Eusebio Di Francesco

(La Repubblica – M. Pinci) Cosa sia successo alla Roma negli ultimi due mesi non lo ha capito nessuno. Ma su una cosa a Trigoria hanno le idee chiarissime: o l’aperitivo delle 12.30 col Verona segna una svolta o nulla sarà più lo stesso. Sette partite senza vincere erano capitate sotto la gestione americana al solo Garcia, per trovarne una peggiore bisogna tornare all’anno 2005. Cambiare senza essere cambiata: il mercato che poteva toglierle Dzeko o Nainggolan, El Shaarawy o anche il solo Bruno Peres, ha invece lasciato la Roma identica a quella della prima parte di stagione. Strootman e gli altri dovranno però dimostrare di aver svoltato. Al Bentegodi, dove dopo il passaggio del turno in Champions è forse iniziata, contro il Chievo, la vera crisi d’identità romanista.

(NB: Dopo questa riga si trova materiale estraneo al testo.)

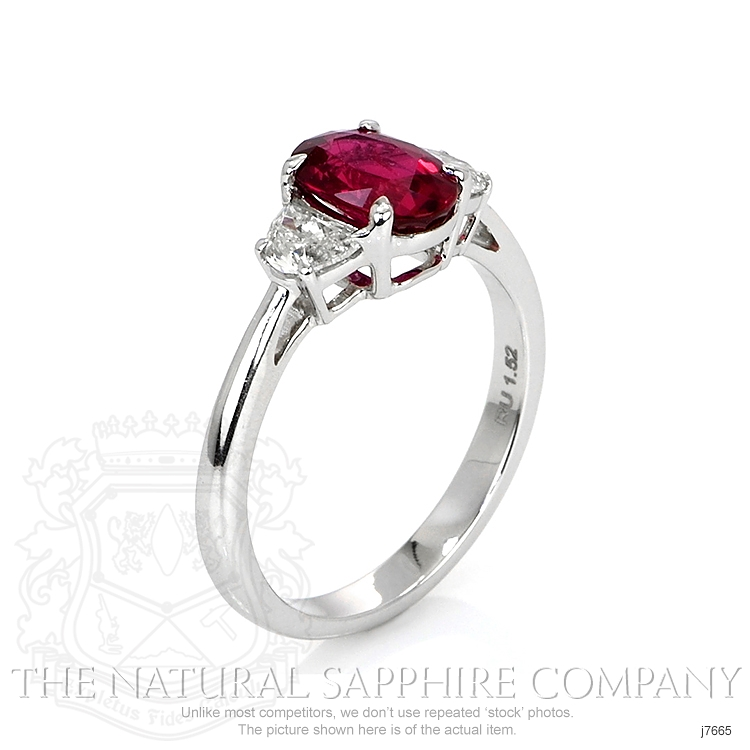 1.52ct Ruby Ring Image 2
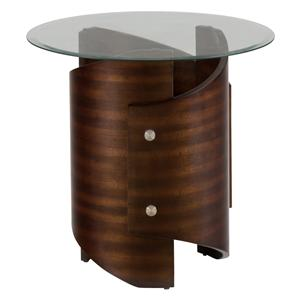 Jofran Waterville Walnut Glass Top End Table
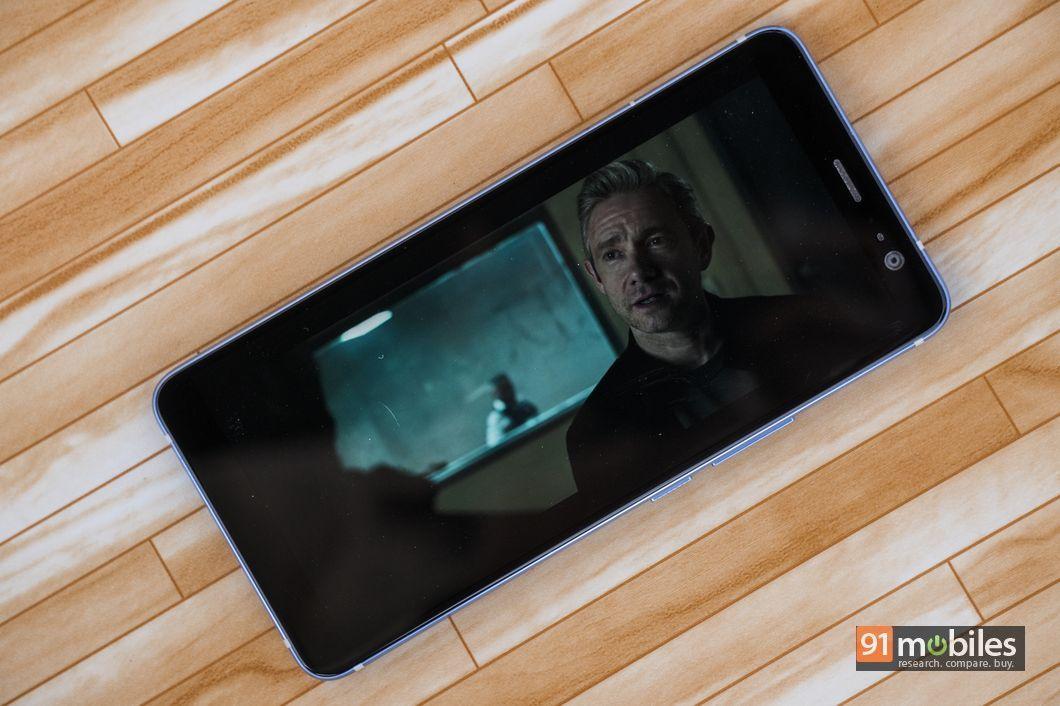 HTC U11+ review13
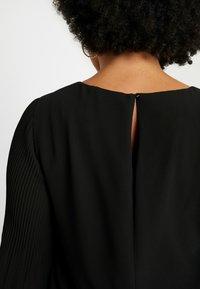 Zizzi - EXCLUSIVE EPRETTY DRESS - Korte jurk - black - 6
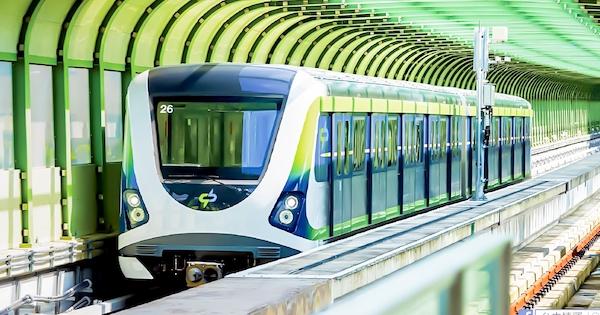 台中捷運一波三折,十三年後終於通車。 圖片來源:維基百科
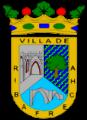 RIBAFRECHA2.png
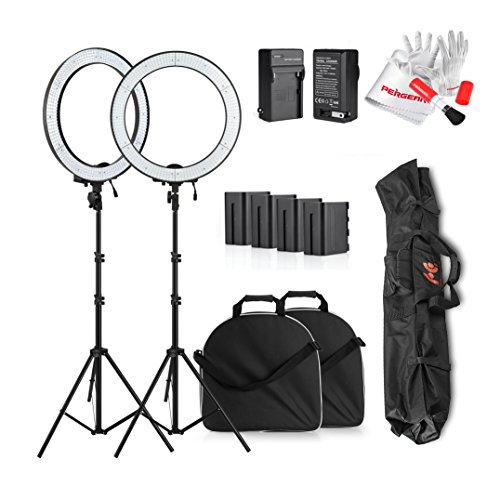 Professional LA-650B Photography 600 LED Ring Video Light Dual Power Supply Stepless Adjustable LED Video Lighting Kit with 6600mah Battery Pack and Light Stand for Video, Portrait and Photography Lighting - 2 Set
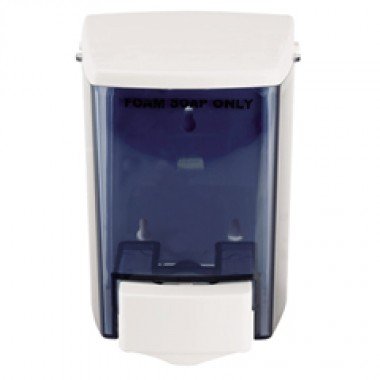 Foam Soaps & Dispensers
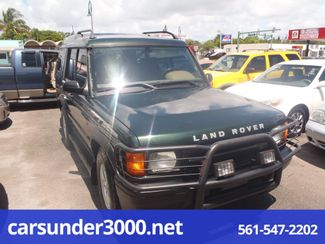 2002 Land Rover Discovery Series II SD Lake Worth , Florida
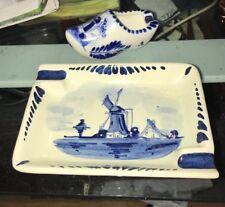 2 Vintage Holland Blue Delf Hand Painted Windmill Clog Trinket Ashtrays Lot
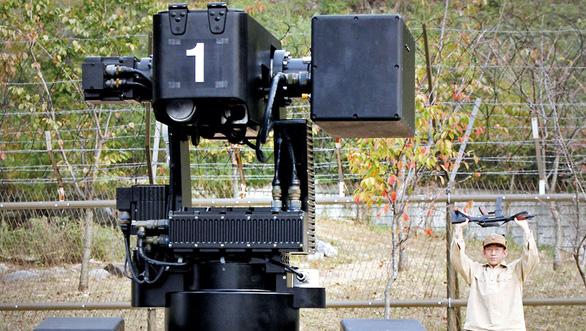 """Vũ khí sát thương tự động - kỳ 1: Robot và """"chiến tranh sạch"""" - Ảnh 3."""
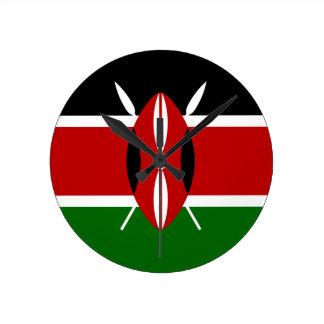 Niedrige Kosten! Kenia-Flagge Runde Wanduhr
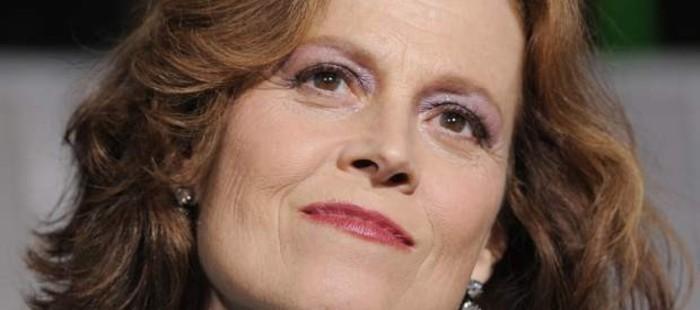Sigourney Weaver, fichada para la nueva pel�cula de Bayona:'Un monstruo viene a verme'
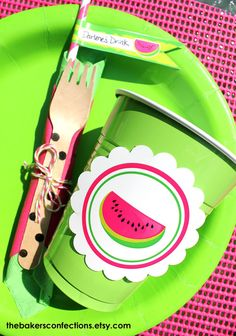 PRINTABLE Watermelon Birthday Labels with for by ladybuglabels, $3.00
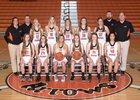 Ashland Arrows Girls Varsity Basketball Winter 17-18 team photo.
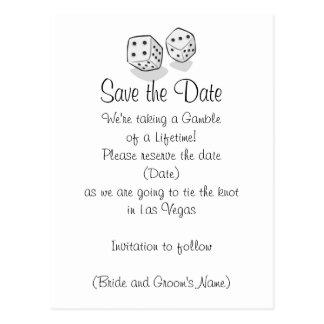 Las Vegas Save the Date Postkarten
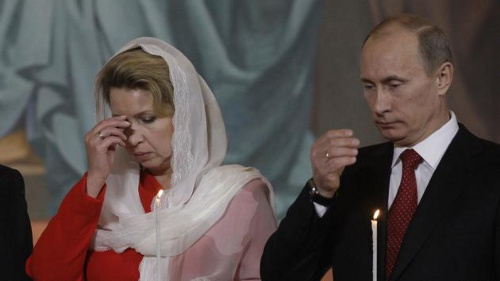 Photo: Civil war, Vladimir? Russia president Vladimir Putin (right) and his wife, Lyudmila, announced their separation in June.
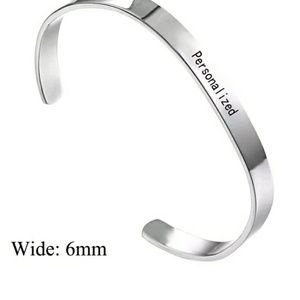 Jewelry - Any text u want! Stainless steel custom bangle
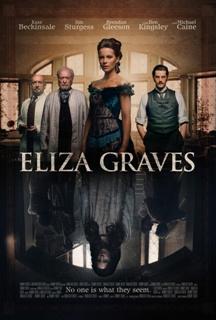 Eliza-Graves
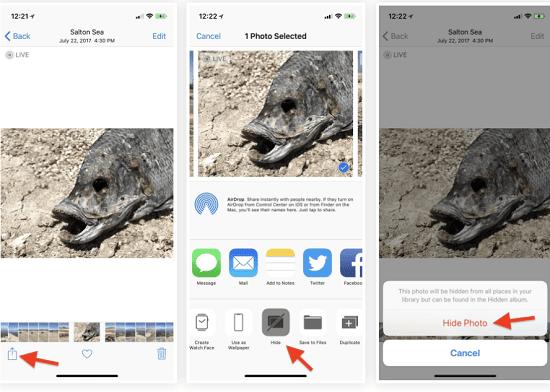 hướng dẫn ẩn hình ảnh cho iphone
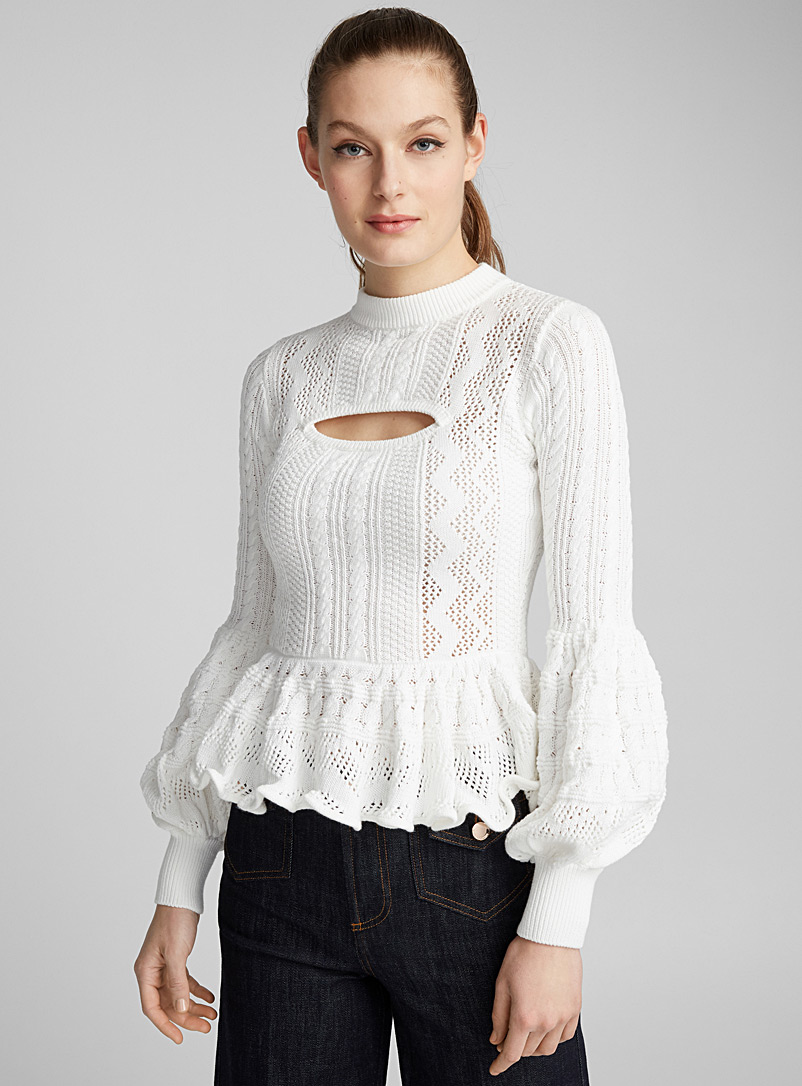 Knit top - Self-Portrait - Ivory White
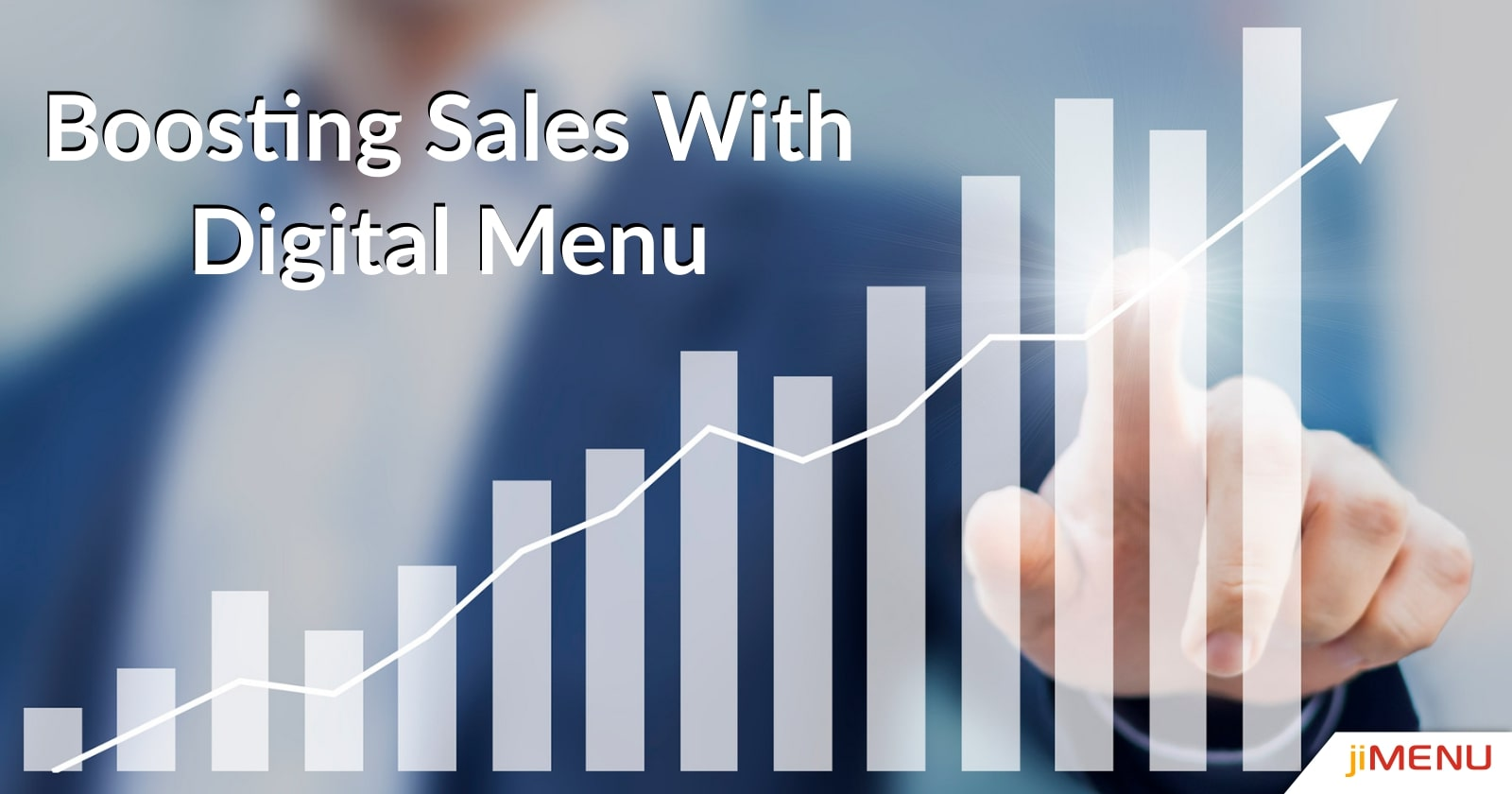 Boosting Restaurant Sales With Digital Menu
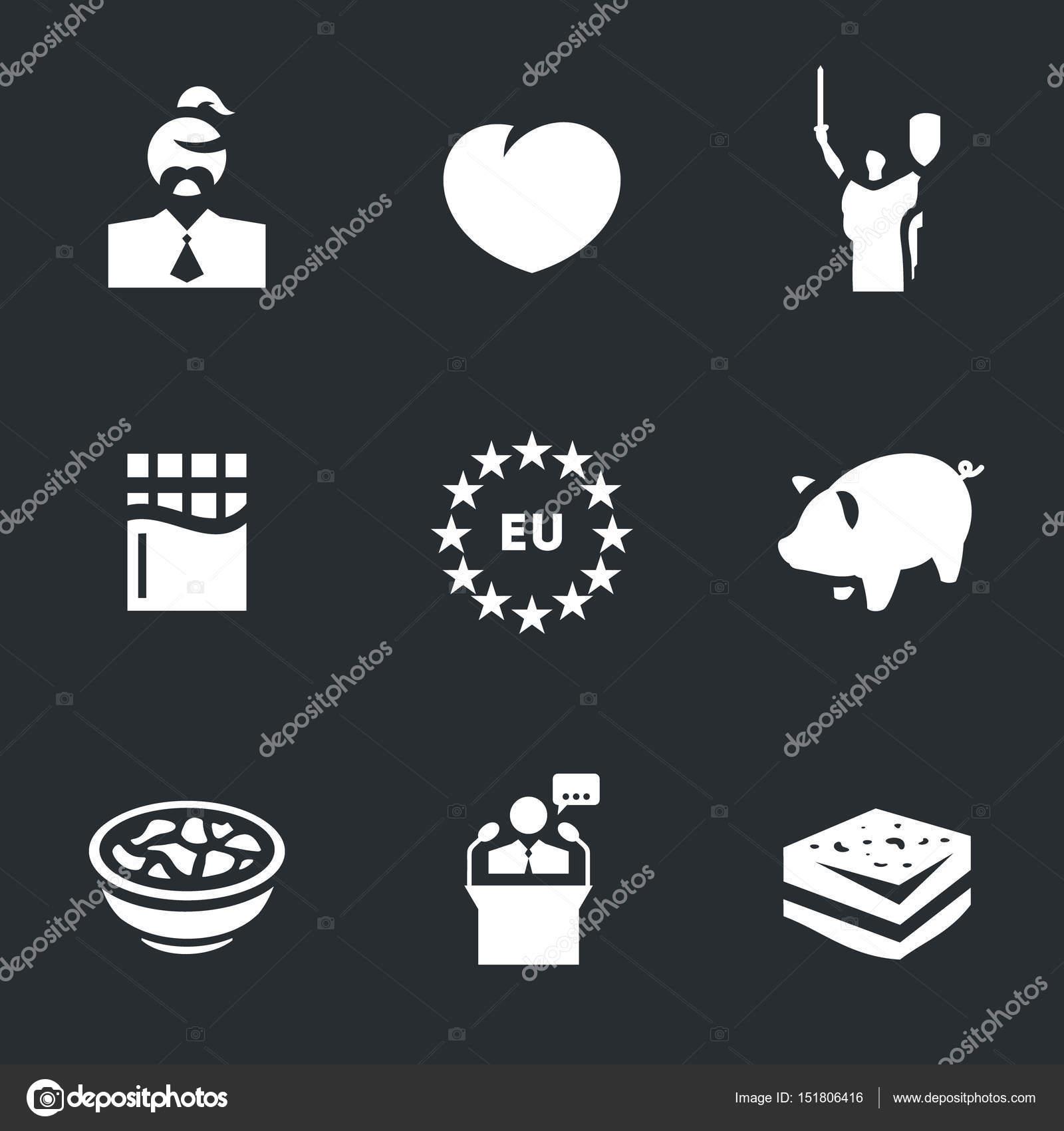 Vektor-Set von Ukraine Icons — Stockvektor © steinar14 #151806416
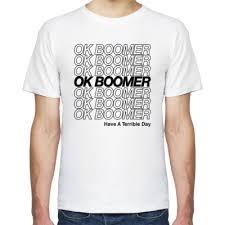 Футболка Ok <b>Boomer</b> Окей, бумер купить на Printdirect.ru ...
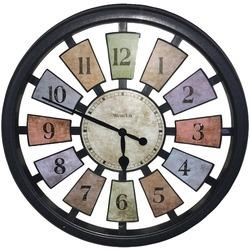 Westclox 18 Round Colored Panels See-through Clock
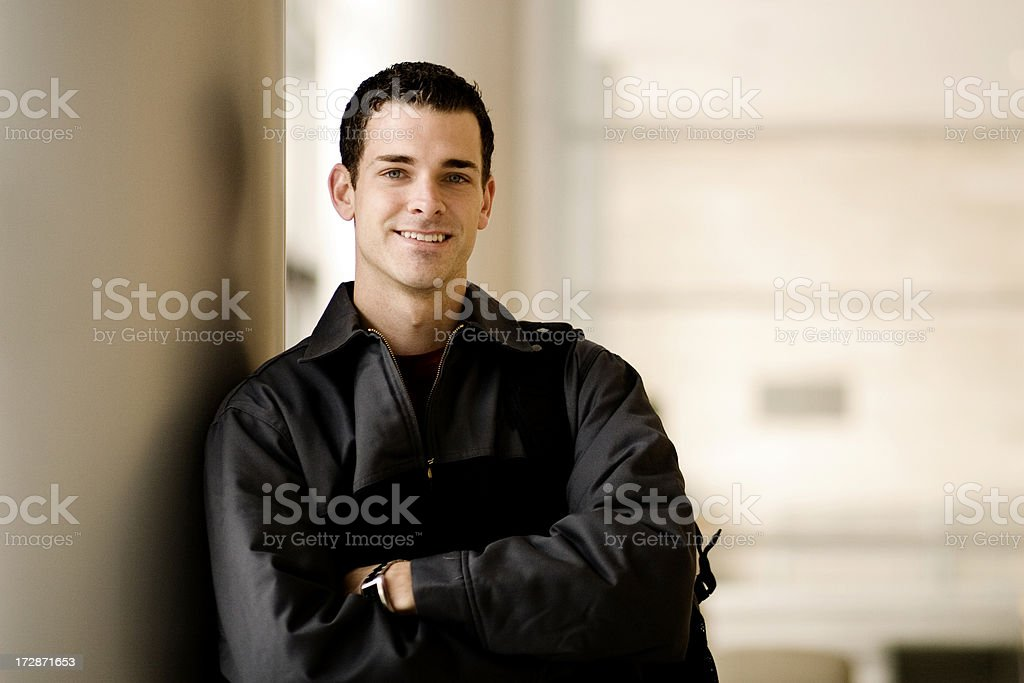 Male College Student royalty-free stock photo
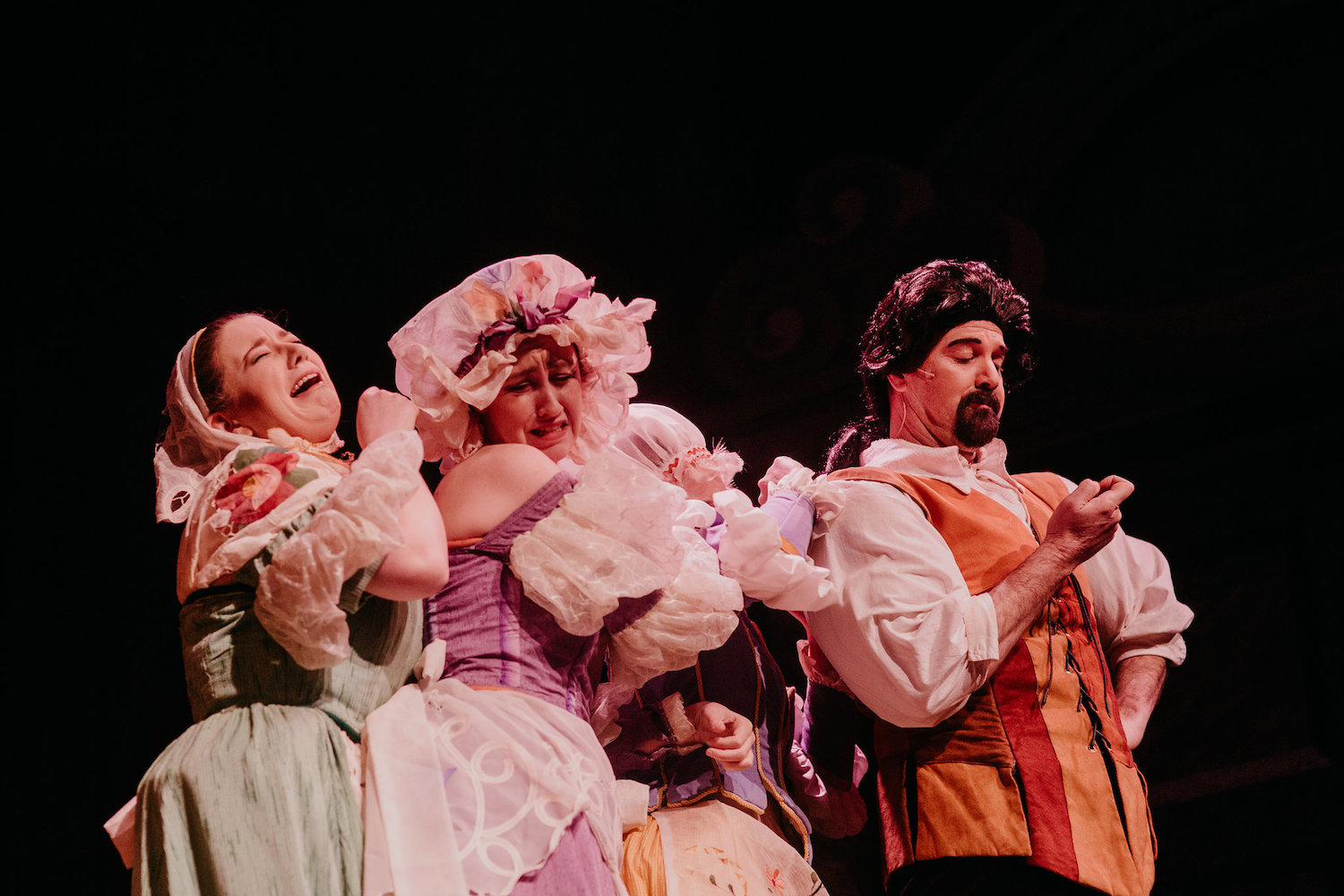 Beauty and the Beast - Gaston | Ferndale Repertory Theatre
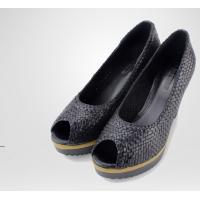 Quality suede leather high heel women dress shoes manufacturer wholesale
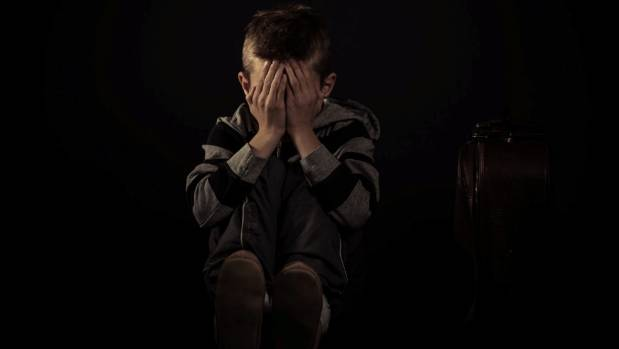 Up to 80 per cent of Christchurch 5-year-olds are showing post-traumatic stress disorder symptoms, research shows.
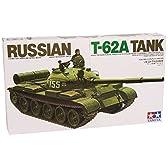 タミヤ 1/35 ミリタリーミニチュアシリーズ No.108 ソビエト陸軍 T-62 プラモデル 35108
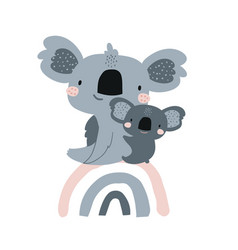 Cute koala mom baby on rainbow in scandinavian vector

La marcia d’avvicinamento agli ottavi di Champions contro lo Shakhtar, sembra disegnata per ritrovare convinzione e risultati. Dopo il Verona, Benevento all’Olimpico e Udinese in Friuli. Non arrivasse subito una reazione, la dirigenza dovrà però iniziare a pensare a come defibrillare una squadra che ha smesso di reagire agli stimoli: che siano un richiamo alla responsabilità da parte dei dirigenti o una strigliata dell’allenatore. E tutte le posizioni – pure quella di Di Francesco – saranno valutate, se utili a dare una scossa. Non vuol dire che il tecnico rischi il posto, visto che il ds Monchi gli ha appena rinnovato la fiducia. Ma farsi domande sulle componenti della crisi – tutte – è inevitabile. A fine stagione sarà ancora rivoluzione con almeno 6- 7 big destinati a cambiare aria.
Certo ieri, mentre la Roma s’imbarcava per Verona, sugli smartphone dei giocatori scorrevano i gol di Totti in un torneo di vecchie glorie, insieme a fiumi di nostalgia.